Guidelines on Preparing for the Mathematics Preliminary Exams


Exam Workshops

The Preliminary Exams for the upcoming Fall Quarter are scheduled to take place on Monday, September 18, and Tuesday, September 19, 2017.

The exam workshops were initiated under the VIGRE program in 2002 and they continue today.  We conduct review and problem-solving workshops aimed at helping students get ready for the graduate preliminary exams. All students are welcome to participate, though it will be particularly useful for entering students in both the Mathematics and GGAM programs, and for first-year students who have not yet passed their written exams.

The following workshops are held in room 2112 of the Mathematical Sciences Building. Please note that days and times are subject to change.

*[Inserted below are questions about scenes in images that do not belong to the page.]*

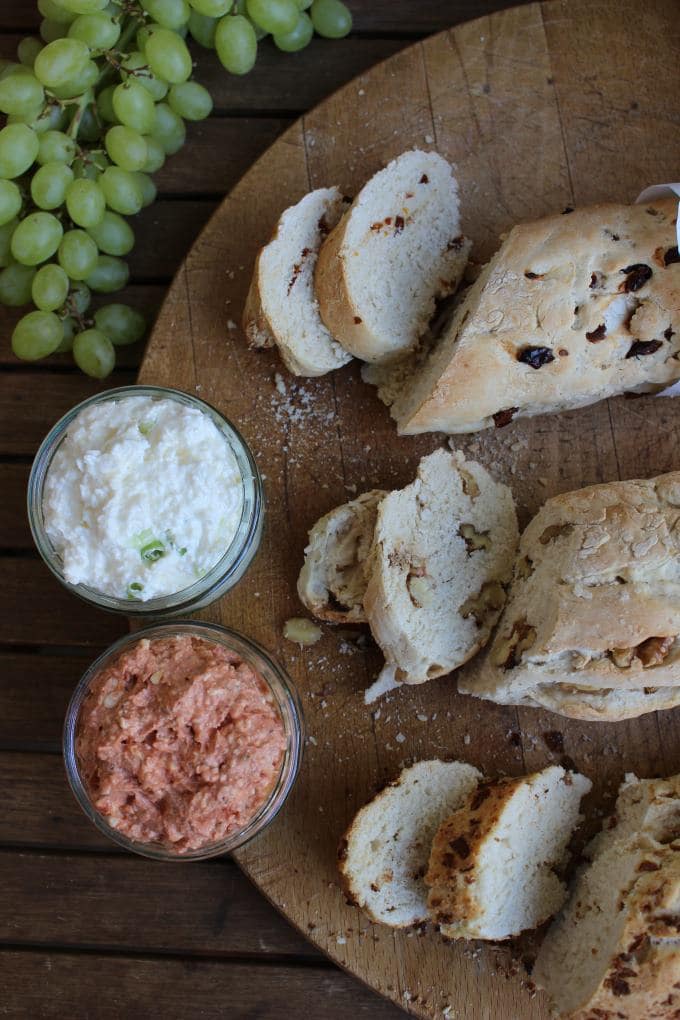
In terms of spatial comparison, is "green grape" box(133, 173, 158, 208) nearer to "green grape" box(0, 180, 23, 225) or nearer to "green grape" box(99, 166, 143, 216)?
"green grape" box(99, 166, 143, 216)

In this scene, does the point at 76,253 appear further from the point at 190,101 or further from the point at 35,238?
the point at 190,101

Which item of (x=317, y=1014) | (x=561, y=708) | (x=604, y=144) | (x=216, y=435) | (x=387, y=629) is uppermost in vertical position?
(x=604, y=144)

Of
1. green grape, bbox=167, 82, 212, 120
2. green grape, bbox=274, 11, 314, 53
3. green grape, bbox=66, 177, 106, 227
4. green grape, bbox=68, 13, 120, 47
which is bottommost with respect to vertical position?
green grape, bbox=66, 177, 106, 227

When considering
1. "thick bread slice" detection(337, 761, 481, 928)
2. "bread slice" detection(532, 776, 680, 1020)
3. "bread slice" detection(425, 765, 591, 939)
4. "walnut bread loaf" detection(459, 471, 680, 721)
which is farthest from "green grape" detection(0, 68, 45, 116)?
"bread slice" detection(532, 776, 680, 1020)

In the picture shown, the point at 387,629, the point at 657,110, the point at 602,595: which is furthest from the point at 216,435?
the point at 657,110

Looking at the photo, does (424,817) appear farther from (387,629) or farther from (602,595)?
(602,595)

 Prof. Dan Romik 200AB/249AB workshops resources:

Workshop TopicInstructorDatesTime/ Place
Workshop in Analysis Dan Romik Sept 5- Sept 15  Time  10am-12pm/ MSB 2112
Workshop in Algebra Dan Romik Sept 5- Sept 15 Time 1pm-3pm/MSB 2112

**Please note no workshop on Monday, September 4 due to the Labor Day Holiday.**

There are separate guides, one for preliminary exams for analysis, and another for preliminary exams for algebra. These guides have been approved by the Graduate Program Committee as of Spring 2010.

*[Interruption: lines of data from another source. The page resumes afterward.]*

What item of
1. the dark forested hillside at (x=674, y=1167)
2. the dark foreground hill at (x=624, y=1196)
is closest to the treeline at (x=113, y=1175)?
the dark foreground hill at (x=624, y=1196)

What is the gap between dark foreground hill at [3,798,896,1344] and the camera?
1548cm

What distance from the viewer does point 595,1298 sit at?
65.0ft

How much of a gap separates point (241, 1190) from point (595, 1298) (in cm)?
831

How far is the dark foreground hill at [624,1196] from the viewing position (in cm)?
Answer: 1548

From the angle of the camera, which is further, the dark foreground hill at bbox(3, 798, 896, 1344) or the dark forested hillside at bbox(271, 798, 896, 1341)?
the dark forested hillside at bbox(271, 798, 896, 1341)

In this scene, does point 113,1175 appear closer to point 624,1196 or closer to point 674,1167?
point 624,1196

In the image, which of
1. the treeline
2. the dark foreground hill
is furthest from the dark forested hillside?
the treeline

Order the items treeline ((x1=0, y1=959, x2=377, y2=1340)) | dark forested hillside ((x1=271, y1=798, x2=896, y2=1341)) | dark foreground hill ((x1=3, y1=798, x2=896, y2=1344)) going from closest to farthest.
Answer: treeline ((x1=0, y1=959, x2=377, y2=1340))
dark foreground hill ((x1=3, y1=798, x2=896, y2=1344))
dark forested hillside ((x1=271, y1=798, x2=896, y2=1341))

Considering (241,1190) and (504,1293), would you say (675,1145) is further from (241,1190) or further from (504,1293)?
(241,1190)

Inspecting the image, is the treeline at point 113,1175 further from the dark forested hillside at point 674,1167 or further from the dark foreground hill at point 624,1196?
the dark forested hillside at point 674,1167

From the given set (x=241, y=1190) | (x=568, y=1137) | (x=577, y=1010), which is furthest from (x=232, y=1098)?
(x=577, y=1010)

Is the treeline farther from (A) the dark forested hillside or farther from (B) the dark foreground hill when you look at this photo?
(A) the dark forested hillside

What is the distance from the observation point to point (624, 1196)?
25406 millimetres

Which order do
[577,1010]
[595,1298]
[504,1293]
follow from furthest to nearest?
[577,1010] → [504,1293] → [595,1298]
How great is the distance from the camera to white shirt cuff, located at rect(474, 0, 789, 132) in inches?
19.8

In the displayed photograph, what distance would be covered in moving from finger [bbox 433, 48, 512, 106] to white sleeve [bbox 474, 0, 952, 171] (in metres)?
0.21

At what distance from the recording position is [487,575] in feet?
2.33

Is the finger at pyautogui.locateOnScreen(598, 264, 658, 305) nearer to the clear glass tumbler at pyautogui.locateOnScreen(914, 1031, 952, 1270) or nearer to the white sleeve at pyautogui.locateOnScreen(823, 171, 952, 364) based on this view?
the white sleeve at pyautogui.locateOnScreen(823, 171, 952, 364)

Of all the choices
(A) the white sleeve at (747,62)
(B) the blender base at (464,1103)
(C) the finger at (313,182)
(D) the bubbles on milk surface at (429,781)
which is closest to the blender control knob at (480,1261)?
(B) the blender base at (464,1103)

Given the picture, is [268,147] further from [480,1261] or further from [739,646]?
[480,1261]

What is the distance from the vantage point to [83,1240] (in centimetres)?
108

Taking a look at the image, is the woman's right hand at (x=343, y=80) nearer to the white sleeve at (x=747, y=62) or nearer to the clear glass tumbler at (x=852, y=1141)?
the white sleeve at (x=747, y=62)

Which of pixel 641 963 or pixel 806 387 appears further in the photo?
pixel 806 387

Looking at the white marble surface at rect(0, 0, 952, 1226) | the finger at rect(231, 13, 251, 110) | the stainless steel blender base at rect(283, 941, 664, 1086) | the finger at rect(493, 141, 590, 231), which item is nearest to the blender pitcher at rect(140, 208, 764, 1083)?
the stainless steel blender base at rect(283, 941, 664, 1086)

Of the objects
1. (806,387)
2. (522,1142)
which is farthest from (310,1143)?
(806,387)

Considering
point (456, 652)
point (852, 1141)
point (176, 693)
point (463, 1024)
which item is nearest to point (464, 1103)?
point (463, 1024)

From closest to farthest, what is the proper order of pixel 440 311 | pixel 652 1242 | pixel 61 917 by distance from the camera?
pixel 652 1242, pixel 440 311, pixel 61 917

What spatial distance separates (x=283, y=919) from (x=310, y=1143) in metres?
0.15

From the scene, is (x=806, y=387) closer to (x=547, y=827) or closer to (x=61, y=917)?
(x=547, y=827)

Guidelines on Preparing for the Mathematics Preliminary Exams in Analysis

General Background Required:

  1. Undergraduate real analysis, as covered in MAT 25 and MAT 125A, B.
  2. Main concepts of complex analysis, as covered in MAT 185A. Minimum requirement: operations in the complex number system.
  3. Main concepts of topology, as covered in MAT 147. Topological spaces, bases, product topology, limit points, continuity, metric spaces, complete, connected, compact spaces.
  4. Graduate analysis, as covered in MAT 201A, B, and C.

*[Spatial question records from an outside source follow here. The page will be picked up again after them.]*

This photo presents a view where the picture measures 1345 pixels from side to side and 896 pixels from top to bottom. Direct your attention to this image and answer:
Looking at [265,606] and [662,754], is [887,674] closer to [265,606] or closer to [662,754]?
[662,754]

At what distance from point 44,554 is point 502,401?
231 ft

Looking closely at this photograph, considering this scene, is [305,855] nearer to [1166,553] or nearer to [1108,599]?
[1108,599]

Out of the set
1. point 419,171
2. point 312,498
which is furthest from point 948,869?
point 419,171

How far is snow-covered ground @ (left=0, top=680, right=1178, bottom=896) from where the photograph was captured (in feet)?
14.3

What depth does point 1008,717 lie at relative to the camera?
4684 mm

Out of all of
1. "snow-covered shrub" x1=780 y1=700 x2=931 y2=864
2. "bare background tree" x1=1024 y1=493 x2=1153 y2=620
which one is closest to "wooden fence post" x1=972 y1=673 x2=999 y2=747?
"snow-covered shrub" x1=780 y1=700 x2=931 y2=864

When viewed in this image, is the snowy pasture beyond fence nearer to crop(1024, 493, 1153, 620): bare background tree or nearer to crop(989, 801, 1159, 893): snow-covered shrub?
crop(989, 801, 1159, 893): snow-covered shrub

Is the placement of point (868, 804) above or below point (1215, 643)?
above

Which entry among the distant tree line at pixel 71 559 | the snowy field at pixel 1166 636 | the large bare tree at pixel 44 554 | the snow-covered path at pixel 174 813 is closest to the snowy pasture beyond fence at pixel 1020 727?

The exam is based on the material covered in the textbook "Applied Analysis" by Hunter and Nachtergaele, and the textbook "Analysis" Chapters 1, 2, and 4-8 by Lieb and Loss. The Hunter and Nachtergaele text is available for free as a PDF File (Applied Analysis) or for purchase through Amazon Books (World Scientific, ISBN-10 #9810241917, $92.00). The Lieb and Loss text can also be purchased through Amazon Books (AMS, 2nd Edition, ISBN-10 #0821827839, $35.00).

Specific Topics:

  1. Continuous functions: Convergence of functions; Spaces of continuous functions; Approximation by polynomials; Arzela-Ascoli theorem.
  2. Banach Spaces: Bounded linear operators; Different notions of their convergence; Compact operators; Dual spaces; Finite dimensional Banach spaces.
  3. Hilbert Spaces: Orthogonality; Orthonormal bases; Parseval's identity.
  4. Fourier Series: Convolution; Young's inequality; Fourier series of differentiable functions; Sobolev embedding theorem; Weak Derivatives.
  5. Bounded Linear Operators on a Hilbert Space: Orthogonal projections; The dual of a Hilbert space (Riesz representation); The adjoint of an operator; Self-adjoint and unitary operators; Weak convergence.
  6. The spectral theory for compact, self-adjoint operators: Spectrum; Compact operators; The spectral theorem; Hilbert-Schmidt operators; Functions of operators.
  7. Lp spaces: Inequalities of Jensen, Holder, Minkowski, Young; Completeness; Dual space of Lp.
  8. Fourier transform: L1(Rn) Fourier transform and its inversion; Schwartz functions of rapid decay; The Gaussian; Extension of Fourier transform to L2(Rn) and Plancherel's theorem; Distributions; Examples of the use of Fourier transform to Poisson, heat, and wave equations .
  9. The Sobolev spaces; Weak derivatives; Negative-order spaces as distributions.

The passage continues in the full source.